## [Objective]
Can you edit the forum thread below between "interesting, on my" and "CAT$ macro (http://www.masm32.com/board/index.php?topic=9437.0)?", inclusive, so that "clocks" is replaced by "cycles", and give that passage back?

## [Text excerpt]

● ● ● ●

EDIT: syr, i've forgot to delete baswp and adjust pshufw-instructions =>   
sse1:
18 cycles timing mmx_dw2bin     
drizz's:
22 cycles timing mmx_dw2bin     
Title: Re: Bin$
Post by: jj2007 on June 28, 2008, 10:17:50 AM
Quote from: qWord on June 28, 2008, 09:47:41 AM
Quote
The old qWord version seems to be an edge faster

interesting, on my Core2Duo drizzs version is 2~3 clocks faster
Could you do me a fvour and time the CAT$ macro (http://www.masm32.com/board/index.php?topic=9437.0)?
Title: Re: Bin$
Post by: qWord on June 28, 2008, 10:22:49 AM
Sorry, it was an false statement by me , see my previous post
Title: Re: Bin$
Post by: jj2007 on June 28, 2008, 10:26:37 AM
Quote from: qWord on June 28, 2008, 10:22:49 AM
Sorry, it was an false statement by me , see my previous post
No problem; I was just curious how the Core2Duo performs on the CAT$ algo.
Title: Re: Bin$
Post by: DoomyD on July 03, 2008, 05:08:03 PM
I know it's a bit late, but I  came across this topic and thought I could give this a shot =P
Quotedw2binstr   proc
   ;Value  - EAX
   ;Buffer - EBX
   mov      edx, eax   ;EDX holds the value
   mov      ecx, 8      ;Bits per byte
   @@:
      mov      eax, edx
      and      eax, 01010101h         ;Filters the low bit of every byte
      or      eax, 30303030h         ;ASCII convertion
      mov      byte ptr [ebx+31], al   ;Placing the bytes into the buffer
      mov      byte ptr [ebx+23], ah
      ror      eax, 16
      mov      byte ptr [ebx+15], al
      mov      byte ptr [ebx+07], ah
      dec      ebx                  ;Going backwards (buffer-wise)
      ror      edx,1               ;Setting the next set of bits
      dec      ecx                  ;Loop back
      jnz      @B
   retn
dw2binstr   endp
So... what do you think?
Title: Re: Bin$
Post by: jj2007 on July 03, 2008, 05:59:39 PM
Very short but a bit slow. But the design is interesting, maybe it could be tuned a little bit...

● ● ● ●

## [Stored data]
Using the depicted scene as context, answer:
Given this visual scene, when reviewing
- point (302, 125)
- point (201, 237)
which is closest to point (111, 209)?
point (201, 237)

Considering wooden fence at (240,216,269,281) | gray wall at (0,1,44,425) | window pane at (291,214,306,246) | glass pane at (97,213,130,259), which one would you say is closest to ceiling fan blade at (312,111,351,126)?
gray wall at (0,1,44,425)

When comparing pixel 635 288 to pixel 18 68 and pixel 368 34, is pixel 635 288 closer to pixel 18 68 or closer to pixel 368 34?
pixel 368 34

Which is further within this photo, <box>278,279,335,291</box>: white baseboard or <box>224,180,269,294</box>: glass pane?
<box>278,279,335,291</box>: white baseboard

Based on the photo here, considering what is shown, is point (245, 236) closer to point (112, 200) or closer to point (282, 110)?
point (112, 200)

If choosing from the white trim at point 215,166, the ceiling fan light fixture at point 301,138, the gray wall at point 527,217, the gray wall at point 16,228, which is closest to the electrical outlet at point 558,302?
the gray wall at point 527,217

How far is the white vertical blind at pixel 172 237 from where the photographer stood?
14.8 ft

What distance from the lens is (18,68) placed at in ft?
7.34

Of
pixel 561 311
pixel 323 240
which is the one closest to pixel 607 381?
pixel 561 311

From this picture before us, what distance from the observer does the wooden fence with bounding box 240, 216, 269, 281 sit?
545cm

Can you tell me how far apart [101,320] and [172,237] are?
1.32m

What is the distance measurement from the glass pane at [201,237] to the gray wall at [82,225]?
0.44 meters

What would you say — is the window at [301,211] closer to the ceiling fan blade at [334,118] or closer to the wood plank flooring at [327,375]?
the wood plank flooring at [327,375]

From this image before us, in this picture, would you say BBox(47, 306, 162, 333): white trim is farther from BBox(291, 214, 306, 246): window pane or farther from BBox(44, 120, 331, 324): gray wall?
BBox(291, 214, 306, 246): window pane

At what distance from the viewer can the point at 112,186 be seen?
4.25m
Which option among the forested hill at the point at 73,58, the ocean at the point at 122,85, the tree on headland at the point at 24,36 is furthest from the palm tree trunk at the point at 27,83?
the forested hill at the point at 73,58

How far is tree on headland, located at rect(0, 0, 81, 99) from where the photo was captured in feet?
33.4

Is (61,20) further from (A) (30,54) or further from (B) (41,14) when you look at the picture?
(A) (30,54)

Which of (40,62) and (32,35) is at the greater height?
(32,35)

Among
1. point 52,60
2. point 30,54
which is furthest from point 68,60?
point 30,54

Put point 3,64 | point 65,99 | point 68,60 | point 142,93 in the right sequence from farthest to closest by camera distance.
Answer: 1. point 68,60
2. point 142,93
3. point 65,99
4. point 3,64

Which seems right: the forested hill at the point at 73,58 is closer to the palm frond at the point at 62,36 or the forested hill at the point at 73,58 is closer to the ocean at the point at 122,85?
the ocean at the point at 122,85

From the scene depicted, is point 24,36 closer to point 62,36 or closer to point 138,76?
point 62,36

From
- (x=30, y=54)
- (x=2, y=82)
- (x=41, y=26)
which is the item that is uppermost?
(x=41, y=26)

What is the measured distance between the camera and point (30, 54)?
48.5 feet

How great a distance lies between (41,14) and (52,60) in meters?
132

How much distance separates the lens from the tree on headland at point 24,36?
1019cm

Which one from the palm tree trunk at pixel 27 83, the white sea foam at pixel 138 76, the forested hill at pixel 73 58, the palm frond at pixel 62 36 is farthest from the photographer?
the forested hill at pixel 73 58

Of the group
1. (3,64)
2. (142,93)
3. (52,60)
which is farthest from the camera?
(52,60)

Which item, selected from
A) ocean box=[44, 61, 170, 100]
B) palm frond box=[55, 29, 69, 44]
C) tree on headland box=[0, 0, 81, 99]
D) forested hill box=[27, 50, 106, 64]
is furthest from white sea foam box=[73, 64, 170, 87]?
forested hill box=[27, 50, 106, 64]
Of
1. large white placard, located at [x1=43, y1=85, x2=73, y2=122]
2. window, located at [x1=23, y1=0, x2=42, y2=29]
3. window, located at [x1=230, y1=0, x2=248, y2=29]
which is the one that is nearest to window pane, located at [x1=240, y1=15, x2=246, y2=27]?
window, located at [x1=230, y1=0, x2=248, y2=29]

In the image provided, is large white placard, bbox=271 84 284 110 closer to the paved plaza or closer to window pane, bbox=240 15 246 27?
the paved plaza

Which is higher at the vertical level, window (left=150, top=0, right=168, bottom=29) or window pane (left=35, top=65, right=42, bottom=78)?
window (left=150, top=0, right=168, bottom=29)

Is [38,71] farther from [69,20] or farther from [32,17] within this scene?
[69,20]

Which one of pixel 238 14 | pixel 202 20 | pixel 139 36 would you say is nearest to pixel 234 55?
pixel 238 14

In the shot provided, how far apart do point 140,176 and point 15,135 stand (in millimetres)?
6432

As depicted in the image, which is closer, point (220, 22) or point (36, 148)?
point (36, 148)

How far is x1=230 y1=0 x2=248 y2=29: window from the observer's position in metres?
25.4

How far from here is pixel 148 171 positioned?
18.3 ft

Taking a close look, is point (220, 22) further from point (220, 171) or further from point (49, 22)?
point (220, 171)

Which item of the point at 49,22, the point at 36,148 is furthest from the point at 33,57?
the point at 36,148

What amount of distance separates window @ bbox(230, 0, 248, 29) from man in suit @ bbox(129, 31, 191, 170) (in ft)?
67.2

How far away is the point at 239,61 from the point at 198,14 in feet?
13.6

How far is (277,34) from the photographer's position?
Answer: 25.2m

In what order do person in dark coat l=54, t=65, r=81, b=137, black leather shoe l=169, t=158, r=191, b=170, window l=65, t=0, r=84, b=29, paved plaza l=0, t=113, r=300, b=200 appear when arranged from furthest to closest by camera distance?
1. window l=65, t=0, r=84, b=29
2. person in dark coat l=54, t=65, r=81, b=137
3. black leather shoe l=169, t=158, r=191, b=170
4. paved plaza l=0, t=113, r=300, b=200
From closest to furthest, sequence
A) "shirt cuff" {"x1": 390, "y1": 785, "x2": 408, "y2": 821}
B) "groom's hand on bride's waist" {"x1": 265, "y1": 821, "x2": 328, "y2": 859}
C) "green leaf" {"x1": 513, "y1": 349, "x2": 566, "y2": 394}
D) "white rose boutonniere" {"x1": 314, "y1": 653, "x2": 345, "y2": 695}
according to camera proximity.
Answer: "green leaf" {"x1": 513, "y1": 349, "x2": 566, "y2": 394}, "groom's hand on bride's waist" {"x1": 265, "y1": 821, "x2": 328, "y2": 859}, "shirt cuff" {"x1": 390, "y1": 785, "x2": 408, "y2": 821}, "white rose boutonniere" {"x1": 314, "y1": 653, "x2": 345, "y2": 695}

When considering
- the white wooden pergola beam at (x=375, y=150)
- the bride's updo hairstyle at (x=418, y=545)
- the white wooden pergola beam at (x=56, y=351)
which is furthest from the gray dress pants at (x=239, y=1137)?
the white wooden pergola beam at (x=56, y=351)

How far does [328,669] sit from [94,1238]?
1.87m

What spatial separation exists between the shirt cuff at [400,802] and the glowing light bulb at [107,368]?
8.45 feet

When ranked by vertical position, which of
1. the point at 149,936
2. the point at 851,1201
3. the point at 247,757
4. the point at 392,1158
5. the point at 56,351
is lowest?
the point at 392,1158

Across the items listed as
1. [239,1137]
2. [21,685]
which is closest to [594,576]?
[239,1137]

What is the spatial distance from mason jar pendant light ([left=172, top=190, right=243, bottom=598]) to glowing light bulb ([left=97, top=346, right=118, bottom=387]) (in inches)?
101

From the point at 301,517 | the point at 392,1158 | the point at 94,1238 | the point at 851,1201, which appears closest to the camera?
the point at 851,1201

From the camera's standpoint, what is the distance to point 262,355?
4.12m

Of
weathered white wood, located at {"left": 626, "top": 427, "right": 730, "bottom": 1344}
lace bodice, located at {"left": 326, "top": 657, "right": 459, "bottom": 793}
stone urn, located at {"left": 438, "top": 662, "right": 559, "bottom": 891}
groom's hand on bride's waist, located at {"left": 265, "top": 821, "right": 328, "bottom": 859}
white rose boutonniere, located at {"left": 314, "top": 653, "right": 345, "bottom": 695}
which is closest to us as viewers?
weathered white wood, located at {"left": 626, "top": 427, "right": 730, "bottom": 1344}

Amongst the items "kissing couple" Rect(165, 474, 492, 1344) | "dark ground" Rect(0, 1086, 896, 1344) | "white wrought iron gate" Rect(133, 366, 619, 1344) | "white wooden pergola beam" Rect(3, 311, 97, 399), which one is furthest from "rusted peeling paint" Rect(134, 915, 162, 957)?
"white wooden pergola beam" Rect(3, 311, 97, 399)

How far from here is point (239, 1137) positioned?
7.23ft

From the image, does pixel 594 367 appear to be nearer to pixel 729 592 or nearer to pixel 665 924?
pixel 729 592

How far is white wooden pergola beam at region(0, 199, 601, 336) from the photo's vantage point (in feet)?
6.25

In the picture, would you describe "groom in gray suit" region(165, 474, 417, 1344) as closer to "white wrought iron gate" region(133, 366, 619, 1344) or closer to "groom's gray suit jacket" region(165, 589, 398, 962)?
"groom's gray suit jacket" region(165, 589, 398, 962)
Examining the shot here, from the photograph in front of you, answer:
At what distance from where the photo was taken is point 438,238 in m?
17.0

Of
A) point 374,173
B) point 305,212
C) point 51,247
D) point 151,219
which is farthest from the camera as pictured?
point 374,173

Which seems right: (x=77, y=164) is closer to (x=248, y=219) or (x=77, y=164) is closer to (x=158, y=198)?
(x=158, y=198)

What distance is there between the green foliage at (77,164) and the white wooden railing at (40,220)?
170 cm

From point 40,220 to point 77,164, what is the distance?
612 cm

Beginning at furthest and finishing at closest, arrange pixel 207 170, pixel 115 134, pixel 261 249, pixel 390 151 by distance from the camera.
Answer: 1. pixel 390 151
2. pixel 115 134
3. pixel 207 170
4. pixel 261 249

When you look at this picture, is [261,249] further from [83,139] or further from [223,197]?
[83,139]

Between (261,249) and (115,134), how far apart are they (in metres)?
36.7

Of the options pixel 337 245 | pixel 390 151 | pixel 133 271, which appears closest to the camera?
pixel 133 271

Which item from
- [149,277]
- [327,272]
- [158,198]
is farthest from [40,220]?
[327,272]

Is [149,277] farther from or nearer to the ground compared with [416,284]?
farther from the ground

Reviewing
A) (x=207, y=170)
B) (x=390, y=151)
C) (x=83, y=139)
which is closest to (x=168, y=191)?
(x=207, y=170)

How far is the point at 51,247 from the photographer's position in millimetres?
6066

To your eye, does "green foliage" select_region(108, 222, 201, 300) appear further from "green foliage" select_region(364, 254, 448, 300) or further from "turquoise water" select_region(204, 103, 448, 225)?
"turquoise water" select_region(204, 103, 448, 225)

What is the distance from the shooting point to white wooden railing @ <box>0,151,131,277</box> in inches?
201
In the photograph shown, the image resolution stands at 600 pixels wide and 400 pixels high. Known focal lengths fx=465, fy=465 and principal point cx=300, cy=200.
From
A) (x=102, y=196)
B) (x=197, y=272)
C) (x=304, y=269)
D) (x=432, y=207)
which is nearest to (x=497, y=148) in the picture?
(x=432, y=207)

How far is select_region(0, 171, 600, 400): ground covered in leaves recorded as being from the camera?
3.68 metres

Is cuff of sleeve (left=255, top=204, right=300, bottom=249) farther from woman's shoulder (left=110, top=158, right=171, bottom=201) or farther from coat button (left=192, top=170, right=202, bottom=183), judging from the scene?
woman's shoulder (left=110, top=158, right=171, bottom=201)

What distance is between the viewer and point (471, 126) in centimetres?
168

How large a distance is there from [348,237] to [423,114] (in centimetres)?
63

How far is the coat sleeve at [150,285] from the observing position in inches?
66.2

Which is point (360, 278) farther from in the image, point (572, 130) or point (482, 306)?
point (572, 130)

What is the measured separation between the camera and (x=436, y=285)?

● ● ● ●

## [Result of this exercise]
interesting, on my Core2Duo drizzs version is 2~3 cycles faster
Could you do me a fvour and time the CAT$ macro (http://www.masm32.com/board/index.php?topic=9437.0)?